In the excerpt on local fracking bans, what issue do the court cases turn on? Explain it in one to three sentences.

## START PAGE EXCERPT

Attempts by local governments to ban hydraulic fracturing (commonly called “fracking”) have been met with mixed results in the courts. Recently, local bans have been upheld by two state trial courts in upstate New York; but struck down by a state court in Morgantown, West Virginia. The cases turn on issues of preemption – specifically, whether statewide oil and gas laws preempt the ability of towns and cities to regulate the types of businesses that can operate within their jurisdiction.


Dozens of cities and towns across the country have banned natural gas development via hydraulic fracturing. Food & Water Watch maintains a map (available at this link) of local bans and moratoriums that have been passed, mostly in the Marcellus Shale region in the mid-Atlantic.

The New York Decisions

In New York, a municipality is permitted to enact laws governing activities within its borders under the New York State Constitution and the New York Municipal Home Rule Law. The state’s oil and gas industries are regulated under the Oil, Gas and Solution Mining Law (OGSML), New York Environmental Conservation Law (ECL) Art. 23. Relevant to the local bans discussed in this article, the OGSML provides that its provisions “shall supersede all local laws or ordinances relating to the regulation of the oil, gas and solution mining industries, but shall not supersede local government jurisdiction over local roads or the rights of local governments under the real property tax law.” NY ECL § 23-0303(2).

## END PAGE EXCERPT
## START INFORMATION SUPPLIED

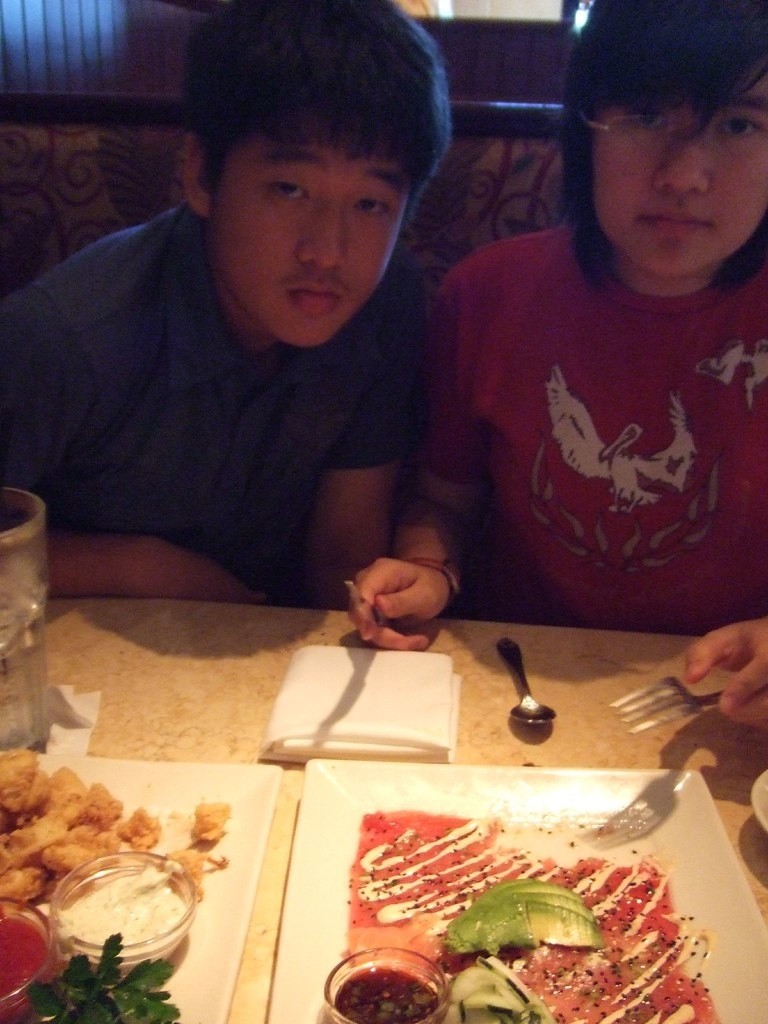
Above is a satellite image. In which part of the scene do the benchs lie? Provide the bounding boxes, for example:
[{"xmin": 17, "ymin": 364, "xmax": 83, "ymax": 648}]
[{"xmin": 0, "ymin": 94, "xmax": 568, "ymax": 319}]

## END INFORMATION SUPPLIED

RESULT: The cases turn on preemption. The question is whether statewide oil and gas laws take away the ability of towns and cities to regulate the types of businesses that can operate within their jurisdiction.